If you have no tolerance for revolving-door “recovering” addicts who feel compelled to chronicle, on record after record, every opium-drenched near-death vision and every groveling plea for salvation, ex-Screaming Trees vocalist Mark Lanegan is not for you. Yet despite his embrace of the dark side, Lanegan’s redemption will always be that ruined, impossibly deep, Johnny Cash of a voice and a keen instinct for musical drama.
Granted, on Bubblegum, Lanegan’s got a drug song (“Methamphetamine Blues”, whose cavernous clank sounds like Tom Waits covering Captain Beefheart), several religion songs (including the throbbing swamp-rocker “Can’t Come Down”), and a spine-chilling death song (the funereal, Nick Cave-like “When Your Number Is Up”; when Lanegan intones the line, “You smell the blood running warm,” your blood will run cold).
Yet the album, which is stocked with guest stars such as Josh Homme, Greg Dulli, Duff McKagan and PJ Harvey, actually finds Lanegan more inclined to assume the role of a chameleon than the Lizard King, and it scans like a series of one-act plays.
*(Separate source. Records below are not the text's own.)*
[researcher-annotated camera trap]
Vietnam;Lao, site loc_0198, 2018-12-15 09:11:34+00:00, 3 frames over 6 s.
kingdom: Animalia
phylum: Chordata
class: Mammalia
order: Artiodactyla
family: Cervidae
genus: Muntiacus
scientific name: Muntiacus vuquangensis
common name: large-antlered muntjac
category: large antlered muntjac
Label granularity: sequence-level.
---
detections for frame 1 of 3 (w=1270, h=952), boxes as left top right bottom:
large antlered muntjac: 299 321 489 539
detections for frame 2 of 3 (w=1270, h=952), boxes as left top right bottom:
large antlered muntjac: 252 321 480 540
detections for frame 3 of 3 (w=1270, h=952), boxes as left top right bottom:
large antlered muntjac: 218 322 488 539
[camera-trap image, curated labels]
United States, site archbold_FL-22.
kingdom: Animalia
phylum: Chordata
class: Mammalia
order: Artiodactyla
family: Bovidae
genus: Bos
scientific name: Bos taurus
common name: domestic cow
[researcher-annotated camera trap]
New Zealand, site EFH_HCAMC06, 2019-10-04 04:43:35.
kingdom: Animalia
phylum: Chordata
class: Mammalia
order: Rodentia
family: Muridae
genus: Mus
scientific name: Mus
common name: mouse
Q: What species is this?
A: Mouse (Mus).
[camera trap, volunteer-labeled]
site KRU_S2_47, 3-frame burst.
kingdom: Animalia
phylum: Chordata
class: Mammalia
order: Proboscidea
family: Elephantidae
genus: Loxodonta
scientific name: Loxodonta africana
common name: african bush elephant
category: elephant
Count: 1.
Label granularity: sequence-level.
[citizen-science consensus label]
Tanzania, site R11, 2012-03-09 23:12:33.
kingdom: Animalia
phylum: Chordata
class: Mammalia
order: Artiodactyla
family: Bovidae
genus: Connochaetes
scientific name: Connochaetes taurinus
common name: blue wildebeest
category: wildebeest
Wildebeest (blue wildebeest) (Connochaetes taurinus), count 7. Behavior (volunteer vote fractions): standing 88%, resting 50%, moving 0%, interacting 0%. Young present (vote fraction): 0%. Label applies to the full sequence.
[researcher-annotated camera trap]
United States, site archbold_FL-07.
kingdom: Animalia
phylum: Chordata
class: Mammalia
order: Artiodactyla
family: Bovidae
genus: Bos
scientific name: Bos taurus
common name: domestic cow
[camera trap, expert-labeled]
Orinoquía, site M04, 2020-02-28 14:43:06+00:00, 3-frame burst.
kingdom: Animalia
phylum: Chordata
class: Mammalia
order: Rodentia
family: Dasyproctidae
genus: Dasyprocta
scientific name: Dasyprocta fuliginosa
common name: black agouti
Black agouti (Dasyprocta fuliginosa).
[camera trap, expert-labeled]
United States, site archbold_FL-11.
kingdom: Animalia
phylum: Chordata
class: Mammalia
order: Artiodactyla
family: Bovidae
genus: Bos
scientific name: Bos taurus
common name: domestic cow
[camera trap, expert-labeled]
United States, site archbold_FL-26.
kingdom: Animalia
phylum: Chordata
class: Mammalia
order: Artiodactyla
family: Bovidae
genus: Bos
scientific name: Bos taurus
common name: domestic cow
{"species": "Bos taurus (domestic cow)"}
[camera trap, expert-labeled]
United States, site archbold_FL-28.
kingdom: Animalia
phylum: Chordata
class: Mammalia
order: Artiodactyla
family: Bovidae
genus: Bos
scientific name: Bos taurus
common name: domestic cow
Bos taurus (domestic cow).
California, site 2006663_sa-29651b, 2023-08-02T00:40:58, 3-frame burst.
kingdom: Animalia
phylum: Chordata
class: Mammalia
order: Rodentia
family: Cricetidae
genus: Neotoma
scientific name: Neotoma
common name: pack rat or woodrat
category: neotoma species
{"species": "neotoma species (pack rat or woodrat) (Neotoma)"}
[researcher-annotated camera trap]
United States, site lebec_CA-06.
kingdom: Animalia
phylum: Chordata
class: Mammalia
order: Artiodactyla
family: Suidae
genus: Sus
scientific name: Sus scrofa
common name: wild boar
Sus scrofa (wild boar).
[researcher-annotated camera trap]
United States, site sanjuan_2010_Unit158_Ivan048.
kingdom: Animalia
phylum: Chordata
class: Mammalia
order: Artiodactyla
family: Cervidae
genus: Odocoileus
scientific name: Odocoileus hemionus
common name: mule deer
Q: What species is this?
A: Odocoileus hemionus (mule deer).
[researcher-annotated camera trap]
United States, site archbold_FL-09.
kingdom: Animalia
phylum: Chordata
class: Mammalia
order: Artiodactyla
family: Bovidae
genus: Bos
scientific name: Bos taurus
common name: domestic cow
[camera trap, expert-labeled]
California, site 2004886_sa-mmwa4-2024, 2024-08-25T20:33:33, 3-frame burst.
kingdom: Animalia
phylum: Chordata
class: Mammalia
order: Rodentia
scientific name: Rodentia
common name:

One minute he’s a strutting rock lothario channeling Iggy Pop (“Sideways In Reverse”), the next he’s playing John Doe to Harvey’s Exene in a lo-fi punk-blues operetta (“Hit The City”). At one point he even slips into The Man In Black’s skin for a country-goth murder ballad (“Wedding Dress”, which throws in a lyric snippet of Cash’s “Jackson”).
The world probably doesn’t need any more wannabe nihilists romanticizing the view from the abyss. But maybe we do need those scarred poets who have seen the darkness and have divined how to conjure the light from it.